Beef, onion and radish | Biftek, soğan ve turpsteemCreated with Sketch.

in #tr7 years ago

Beef, onion and radish

I'm not a great cook, actually I'm not even a cook. But I am a quite lover, I eat without thinking about tomorrow. You can not enjoy your meal with guilt. I would like to say that, these foods are my work, but they are not. I just ate it. By the way, I was so excited to take a photo so I took when the table is not quite ready, sorry for my bad. :P

Istanbul, home. taken by me!

İstanbul, ev. kendi çekimim!

Biftek, soğan ve turp

Harika bir aşçı değilim, hatta aşçı bile değilim. Ama yerim, fırsat buldukça yarını düşünmeden yerim. Zaten yemek yerken yarını düşünen yemeğin tadını alamaz. Demek isterdim ki bu fotoğraftakiler benim eserim, ben yaptım, ama değil ben sadece yiyiciyim. Bu arada fotoğraf çekme konusunda çok heyecanlı olduğum için sofra tam hazır değilken çekmişim, kusuruma bakmayın. :P

Bu yüzden öncesini ve sonrasını tam olarak hayalgücünüze bırakmadan biraz betimlemem gerekiyor sanırım. Bu sabah kalktığımda güzel bir şeyler istiyordu canım. Yani normalde birşeyler atıştırıp kolayca doyabilecekken yemekten keyif almak hayattan birşeyler çalmak gibi haince arzular doldu içimde. Kahvaltıyı hafif yaptım, bir yumurta, belki biraz peynir ekmek. Aslında karnım doymuştu ama içimdeki açlık başka birşeydi. Neyse çok uzatmayayım. Kahvaltında bir ya da bir buçuk saat sonra kasaba gittim. İşin aslı ne isteyeceğimi bilmiyordum. Bakınırken kasapla göz göze gelince konuşma ihtiyacı hissedip güzel birşey almak istiyorum dedim gayri ihtiyari. Evet tuhaf bir cümleydi. "Güzel bir şey". Kimsenin anlayamayacağı farklı işaretleri olan gizli bir topluluğun iki üyesiymişçesine beni hafif bir baş selamıyla anladım şeklinde cevaplayarak uzaktaki bir dolaptan yarım kilo bir kilo arası bir şeyi kesip paketledi. Konuşmamıştı bile, ne kadar, ne için, kaç kişilik diye. Beni doğrudan anlamıştı adeta.

Eve gelirken nedense canım biraz soğanla turp da istedi. Turp ne alaka ya. Birisi canım turp istedi dese ahmak mısın sen diye dalga geçecek bana inat canım turp istiyordu.

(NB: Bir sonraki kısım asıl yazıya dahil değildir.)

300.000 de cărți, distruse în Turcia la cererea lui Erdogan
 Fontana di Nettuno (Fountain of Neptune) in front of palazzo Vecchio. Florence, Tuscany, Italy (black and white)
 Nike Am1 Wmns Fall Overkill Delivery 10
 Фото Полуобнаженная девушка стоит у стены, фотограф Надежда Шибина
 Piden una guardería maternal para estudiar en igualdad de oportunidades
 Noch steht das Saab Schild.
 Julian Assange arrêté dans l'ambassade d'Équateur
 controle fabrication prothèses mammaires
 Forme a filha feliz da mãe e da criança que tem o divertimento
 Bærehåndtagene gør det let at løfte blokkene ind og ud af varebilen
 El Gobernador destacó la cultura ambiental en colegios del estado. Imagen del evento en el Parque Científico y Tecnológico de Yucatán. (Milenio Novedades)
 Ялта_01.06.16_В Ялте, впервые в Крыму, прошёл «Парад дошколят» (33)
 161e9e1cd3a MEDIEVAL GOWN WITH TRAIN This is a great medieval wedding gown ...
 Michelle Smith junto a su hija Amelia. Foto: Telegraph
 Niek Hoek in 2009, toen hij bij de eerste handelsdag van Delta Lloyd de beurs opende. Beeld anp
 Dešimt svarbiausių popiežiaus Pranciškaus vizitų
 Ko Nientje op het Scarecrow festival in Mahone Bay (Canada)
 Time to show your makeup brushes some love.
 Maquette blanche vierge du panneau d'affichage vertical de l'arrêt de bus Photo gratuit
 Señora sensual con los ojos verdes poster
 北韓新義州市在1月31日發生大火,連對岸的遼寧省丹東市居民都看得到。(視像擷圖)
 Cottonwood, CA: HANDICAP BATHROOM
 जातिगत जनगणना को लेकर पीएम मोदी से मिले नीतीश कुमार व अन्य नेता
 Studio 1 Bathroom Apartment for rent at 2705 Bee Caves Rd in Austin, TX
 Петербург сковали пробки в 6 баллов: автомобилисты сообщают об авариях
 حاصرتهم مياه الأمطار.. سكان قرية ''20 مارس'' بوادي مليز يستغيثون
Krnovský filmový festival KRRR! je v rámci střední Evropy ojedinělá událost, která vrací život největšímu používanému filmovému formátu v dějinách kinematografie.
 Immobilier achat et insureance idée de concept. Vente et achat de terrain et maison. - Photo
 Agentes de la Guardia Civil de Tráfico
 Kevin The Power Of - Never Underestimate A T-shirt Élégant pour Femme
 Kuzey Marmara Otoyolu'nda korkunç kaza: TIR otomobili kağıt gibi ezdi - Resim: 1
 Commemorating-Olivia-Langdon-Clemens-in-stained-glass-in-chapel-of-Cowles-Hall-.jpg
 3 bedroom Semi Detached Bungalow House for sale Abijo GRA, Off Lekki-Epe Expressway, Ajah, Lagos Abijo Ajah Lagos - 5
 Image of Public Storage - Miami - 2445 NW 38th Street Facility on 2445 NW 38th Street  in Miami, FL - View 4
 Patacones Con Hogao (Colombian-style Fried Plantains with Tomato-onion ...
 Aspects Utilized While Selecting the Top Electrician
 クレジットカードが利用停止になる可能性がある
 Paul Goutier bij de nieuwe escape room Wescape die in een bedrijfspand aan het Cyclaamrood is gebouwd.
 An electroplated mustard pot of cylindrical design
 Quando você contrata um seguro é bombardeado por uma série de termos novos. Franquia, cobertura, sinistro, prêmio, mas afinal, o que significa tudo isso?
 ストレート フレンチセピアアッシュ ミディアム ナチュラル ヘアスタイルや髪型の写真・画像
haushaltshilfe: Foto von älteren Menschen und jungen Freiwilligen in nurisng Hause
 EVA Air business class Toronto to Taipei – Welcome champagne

Neyse soğanla turpu alırken evde ekmek, kekik gibi diğer ihtiyaçların olduğunu bildiğim için bunları almadım. Onbeş dakika kadar sonra evdeydim. Evet herşey hazırdı ama ben yemek yapmaktan anlamazdım ki. Öğlen yaklaşırken annemi ikna etmem gerekiyordu, ancak dünya üzerinde pek az görev bu kadar incelik ve çaba isteyebilirdi. Evde yemek varken annemi başka bir şey pişirmeye ikna etmek Trump'ı göçmenlerin iyi insanlar olduğuna ya da Erdoğan'ı Gezi'cilerin çapulcu olmadığına ikna etmek kadar hatta daha zordu. Durumun imkansızlığı az zamanda çok ve büyük işleri başarma azmi olan beni durdurmaya yetmiyordu. Monşerlere taş çıkartan diplomasi yeteneklerimin etkisiyle kimselere geçit vermeyen surlarda bulduğumuz bir çatlaktan içeri daldık ve kaleyi içerden fethettik. Meğer onun da canı güzel birşeyler istermiş. Ellerine sağlık anne.

İşte böyle. Yedik, içtik. Gerisi sağlık olsun.

Sort:  

Okuduğum ikinci yaziniz ve sıradan bir okur olarak şunu soylebilirim ki anlatım diliniz cok akıcı ve olayları hikayeye donusturmekte ,hikayeyi ise okuyucuya gerçekten yasatmaktasiniz.''sanki ben de o kasaptaydim o an.'' büyük bir keyifle okuyorum,kaleminize sağlık .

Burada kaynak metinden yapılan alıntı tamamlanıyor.